### [What you need to do]
The data below holds a line containing "79‫ىألػذاد‬ ‫اىمزىبعت‬ ّ‫اىثبو‬" and a line containing "33‫مبوذ‬ ‫إرا‬ )3,4, ‫جـ‬"; please quote exactly those two lines and every line between them, and nothing else.

### [Records for processing]
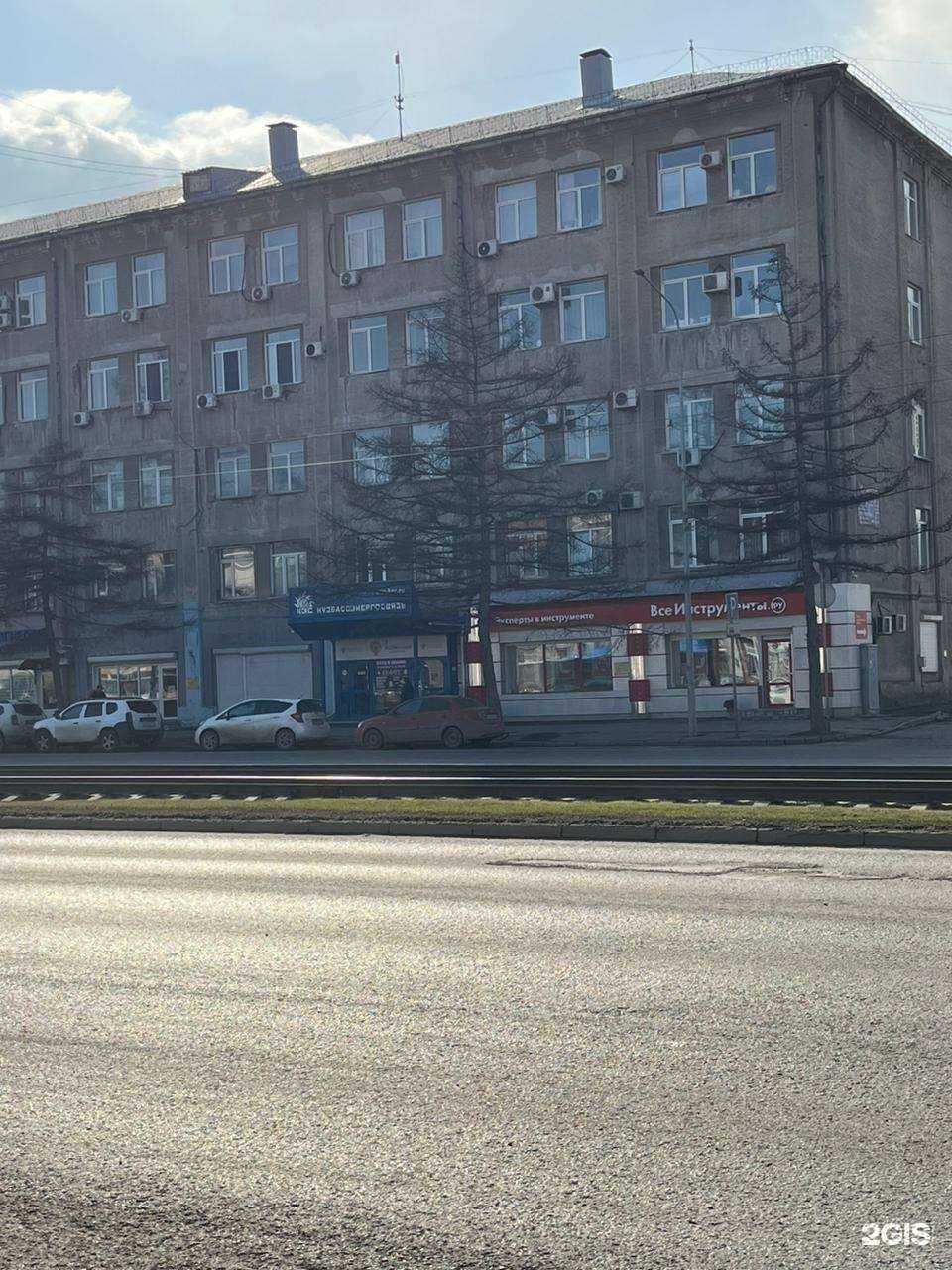 Отзывы на компанию Данила-Мастер в Кемерове c фото - фотография 2 из 2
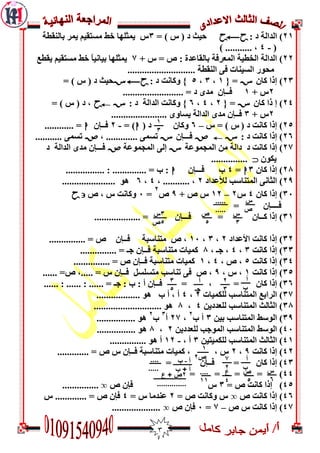 3
70: ‫د‬ ‫اىذاىخ‬ )PyP= ) ‫ط‬ ( ‫د‬ ‫ديث‬3‫ثبىىقغخ‬ ‫يمش‬ ‫مغزقيم‬ ‫خظ‬ ‫يمثيٍب‬ ‫ط‬
(-4) ........... ,
77+ ‫ط‬ = ‫ص‬ : ‫ثبىقبػذح‬ ‫اىمؼشفخ‬ ‫اىخغيخ‬ ‫اىذاىخ‬ )2‫يقغغ‬ ‫مغزقيم‬ ‫خظ‬ ً‫ب‬‫ثيبوي‬ ‫يمثيٍب‬
... ‫اىىقغخ‬ ّ‫ف‬ ‫اىغيىبد‬ ‫مذُس‬.........................
73)‫مبن‬ ‫إرا‬S={0,3,5}: ‫د‬ ‫َمبوذ‬SyP= ) ‫ط‬ ( ‫د‬ ‫ديث‬
7+ ‫ط‬0......................... = ‫د‬ ِ‫مذ‬ ‫فــإن‬
74‫إ‬ )‫مبن‬ ‫را‬S={7,4,6}: ‫د‬ ‫اىذاىخ‬ ‫َمبوذ‬SP= ) ‫ط‬ ( ‫د‬ ,
7+ ‫ط‬3.. َِ‫يغب‬ ‫اىذاىخ‬ ِ‫مذ‬ ‫فــإن‬.....................
75)( ‫د‬ ‫مبوذ‬ ‫إرا‬‫س‬‫ط‬ = )–6‫َمبن‬( ‫د‬h= )-7‫فــإن‬h............ =
76: ‫د‬ ‫مبوذ‬ ‫إرا‬ )SW‫فـــإن‬S....... ّ‫رغم‬, ......W........... ّ‫رغم‬
72)‫اىمجمُػخ‬ ‫مه‬ ‫داىخ‬ ‫د‬ ‫مبوذ‬ ‫إرا‬S‫اىمجمُػخ‬ ّ‫إى‬W‫د‬ ‫اىذاىخ‬ ِ‫مذ‬ ‫فـــإن‬
‫ينُن‬...............
72‫مبن‬ ‫إرا‬ )3h=4‫فـــإن‬ ‫ة‬h................ : .............. = ‫ة‬ :
79‫ىألػذاد‬ ‫اىمزىبعت‬ ّ‫اىثبو‬ )7, ........... ,4,6...................... ٌُ
31‫مبن‬ ‫إرا‬ )4‫ط‬7–07+ ‫ص‬ ‫ط‬9‫ص‬
7
=1‫ص‬ , ‫ط‬ ‫َمبوذ‬P
‫فــــإن‬=
30................... = ‫فـــإن‬ = ‫مــبن‬ ‫إرا‬ )
37‫األػذاد‬ ‫مبوذ‬ ‫إرا‬ )7,3,01‫مزىبعجخ‬ ‫ص‬ ,‫فــإن‬............... = ‫ص‬
33‫مبوذ‬ ‫إرا‬ )3,4, ‫جـ‬ ,2............... = ‫جـ‬ ‫فــإن‬ ‫مزىبعجخ‬ ‫مميبد‬
34‫مبوذ‬ ‫إرا‬ )5‫ص‬ ,,4,0............... = ‫ص‬ ‫فــإن‬ ‫مزىبعجخ‬ ‫مميبد‬
35‫مبوذ‬ ‫إرا‬ )0, ‫ط‬ ,9...... =‫ص‬ ,..... = ‫ط‬ ‫فــإن‬ ‫مزغيغو‬ ‫رىبعت‬ ّ‫ف‬ ‫ص‬ ,
36...... : ...... : ...... = ‫جـ‬ : ‫ة‬ : ‫أ‬ ‫فــإن‬ = , = ‫مبن‬ ‫إرا‬ )
32)‫اىمزىبعت‬ ‫اىشاثغ‬‫ىينميبد‬7,4‫أ‬ , ‫أ‬.................. ٌُ ‫ة‬
32‫ىيؼذديه‬ ‫اىمزىبعت‬ ‫اىثبىث‬ )4,2............................ ٌُ
39‫ثيه‬ ‫اىمزىبعت‬ ‫اىُعظ‬ )3‫ة‬ ‫أ‬
7
,72‫أ‬
3
‫ة‬
7
................ ٌُ
41‫ىيؼذديه‬ ‫اىمُجت‬ ‫اىمزىبعت‬ ‫اىُعظ‬ )7,2................ ٌُ
40‫ىينميزيه‬ ‫اىمزىبعت‬ ‫اىثبىث‬ )3, ‫أ‬-07............... ٌُ ‫أ‬
47‫مبوذ‬ ‫إرا‬ )9,7............. = ‫ص‬ ‫ط‬ ‫فــإن‬ ‫مزىبعجخ‬ ‫مميبد‬ , , ‫ط‬
43= ‫مبن‬ ‫إرا‬ )‫فــإن‬=
44= = = = )
45)= ‫ص‬ ‫مبوذ‬ ‫إرا‬3‫ط‬‫ص‬ ‫فإن‬o...............
46)‫ص‬ ‫مبوذ‬ ‫إرا‬o= ‫ص‬ ‫َمبوذ‬ ‫ط‬7= ‫ط‬ ‫ػىذمب‬4‫ط‬ ............. = ‫ص‬ ‫فإن‬
42‫ص‬ ‫ط‬ ‫مبوذ‬ ‫إرا‬ )–2=1‫ص‬ ‫فإن‬o....................
1
3
‫س‬
‫ص‬
.....
.....
‫س‬
3
‫ص‬
5
3‫س‬
5‫ص‬
‫أ‬
‫ب‬
2
3
‫أ‬
‫جـ‬
3
5
1
‫ص‬2 ‫أ‬
‫ب‬
7
2
....
.....
‫أ‬-‫ة‬
‫ب‬ + ‫أ‬ ‫س‬
6
....
11
‫ع‬
4
‫ص‬
5
2‫ع‬ + ‫ص‬
..............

### [Response box]
79‫ىألػذاد‬ ‫اىمزىبعت‬ ّ‫اىثبو‬ )7, ........... ,4,6...................... ٌُ
31‫مبن‬ ‫إرا‬ )4‫ط‬7–07+ ‫ص‬ ‫ط‬9‫ص‬
7
=1‫ص‬ , ‫ط‬ ‫َمبوذ‬P
‫فــــإن‬=
30................... = ‫فـــإن‬ = ‫مــبن‬ ‫إرا‬ )
37‫األػذاد‬ ‫مبوذ‬ ‫إرا‬ )7,3,01‫مزىبعجخ‬ ‫ص‬ ,‫فــإن‬............... = ‫ص‬
33‫مبوذ‬ ‫إرا‬ )3,4, ‫جـ‬ ,2............... = ‫جـ‬ ‫فــإن‬ ‫مزىبعجخ‬ ‫مميبد‬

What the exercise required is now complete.